Items from a collection
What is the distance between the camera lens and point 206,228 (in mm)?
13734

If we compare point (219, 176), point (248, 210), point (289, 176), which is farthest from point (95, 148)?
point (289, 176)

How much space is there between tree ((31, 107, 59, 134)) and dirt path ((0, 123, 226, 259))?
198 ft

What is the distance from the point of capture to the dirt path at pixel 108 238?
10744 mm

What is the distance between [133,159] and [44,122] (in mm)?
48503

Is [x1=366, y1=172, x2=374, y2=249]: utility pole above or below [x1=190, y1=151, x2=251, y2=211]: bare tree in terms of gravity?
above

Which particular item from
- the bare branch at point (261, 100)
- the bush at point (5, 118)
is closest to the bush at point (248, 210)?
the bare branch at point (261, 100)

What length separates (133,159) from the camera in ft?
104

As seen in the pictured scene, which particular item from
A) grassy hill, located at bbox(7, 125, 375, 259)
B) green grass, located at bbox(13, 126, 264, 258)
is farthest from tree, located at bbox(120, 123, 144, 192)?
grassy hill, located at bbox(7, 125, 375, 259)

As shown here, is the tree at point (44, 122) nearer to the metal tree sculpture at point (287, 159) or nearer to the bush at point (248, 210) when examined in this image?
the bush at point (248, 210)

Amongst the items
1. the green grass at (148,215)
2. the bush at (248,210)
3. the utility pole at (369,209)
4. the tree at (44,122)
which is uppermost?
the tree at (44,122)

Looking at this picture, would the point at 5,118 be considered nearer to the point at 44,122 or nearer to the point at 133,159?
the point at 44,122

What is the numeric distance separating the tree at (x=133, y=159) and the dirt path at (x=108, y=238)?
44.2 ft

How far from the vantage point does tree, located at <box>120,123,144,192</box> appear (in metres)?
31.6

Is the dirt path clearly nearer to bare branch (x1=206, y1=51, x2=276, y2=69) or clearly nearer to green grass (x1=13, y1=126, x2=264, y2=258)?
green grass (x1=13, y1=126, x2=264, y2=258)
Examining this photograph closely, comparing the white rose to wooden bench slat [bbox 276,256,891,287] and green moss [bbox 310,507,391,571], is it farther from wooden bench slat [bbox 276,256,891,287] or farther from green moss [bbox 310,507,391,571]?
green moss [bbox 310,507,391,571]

---

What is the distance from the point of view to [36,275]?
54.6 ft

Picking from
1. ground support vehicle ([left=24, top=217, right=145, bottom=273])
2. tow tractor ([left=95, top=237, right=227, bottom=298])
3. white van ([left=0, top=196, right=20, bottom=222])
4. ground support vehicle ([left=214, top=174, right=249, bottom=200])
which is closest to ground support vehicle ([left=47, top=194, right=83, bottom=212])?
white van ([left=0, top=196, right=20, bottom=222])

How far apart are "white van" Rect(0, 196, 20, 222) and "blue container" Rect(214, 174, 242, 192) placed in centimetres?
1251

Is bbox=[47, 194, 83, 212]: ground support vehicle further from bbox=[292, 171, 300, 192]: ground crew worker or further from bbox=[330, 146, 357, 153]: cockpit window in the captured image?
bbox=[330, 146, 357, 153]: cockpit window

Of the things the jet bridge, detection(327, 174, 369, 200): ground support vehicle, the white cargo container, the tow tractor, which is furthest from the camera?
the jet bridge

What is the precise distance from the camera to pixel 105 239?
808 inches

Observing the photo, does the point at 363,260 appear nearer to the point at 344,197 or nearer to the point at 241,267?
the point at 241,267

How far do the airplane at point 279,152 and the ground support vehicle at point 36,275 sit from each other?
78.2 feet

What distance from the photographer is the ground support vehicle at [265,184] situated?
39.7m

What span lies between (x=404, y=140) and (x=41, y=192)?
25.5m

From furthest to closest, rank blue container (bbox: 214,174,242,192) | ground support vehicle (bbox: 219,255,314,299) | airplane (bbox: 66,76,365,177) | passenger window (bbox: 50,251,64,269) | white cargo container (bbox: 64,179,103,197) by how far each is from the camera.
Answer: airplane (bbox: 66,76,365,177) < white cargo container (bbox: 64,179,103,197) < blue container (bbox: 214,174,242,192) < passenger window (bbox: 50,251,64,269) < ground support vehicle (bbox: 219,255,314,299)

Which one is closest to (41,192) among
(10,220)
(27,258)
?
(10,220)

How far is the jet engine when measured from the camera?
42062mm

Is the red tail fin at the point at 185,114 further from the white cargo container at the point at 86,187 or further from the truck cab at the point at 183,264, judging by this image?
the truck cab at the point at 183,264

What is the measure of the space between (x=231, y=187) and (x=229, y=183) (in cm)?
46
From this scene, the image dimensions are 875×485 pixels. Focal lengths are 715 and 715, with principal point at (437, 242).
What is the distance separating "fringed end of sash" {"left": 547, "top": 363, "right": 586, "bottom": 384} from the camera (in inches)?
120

• **THE TASK**
Extract every line of the items above that contains the string "branch", copying each matching line in full.

• **ANSWER BELOW**
- the bare branch at point (261, 100)
the bare branch at point (261, 100)
Is the dirt path clearly nearer to bare branch (x1=206, y1=51, x2=276, y2=69) or clearly nearer to green grass (x1=13, y1=126, x2=264, y2=258)?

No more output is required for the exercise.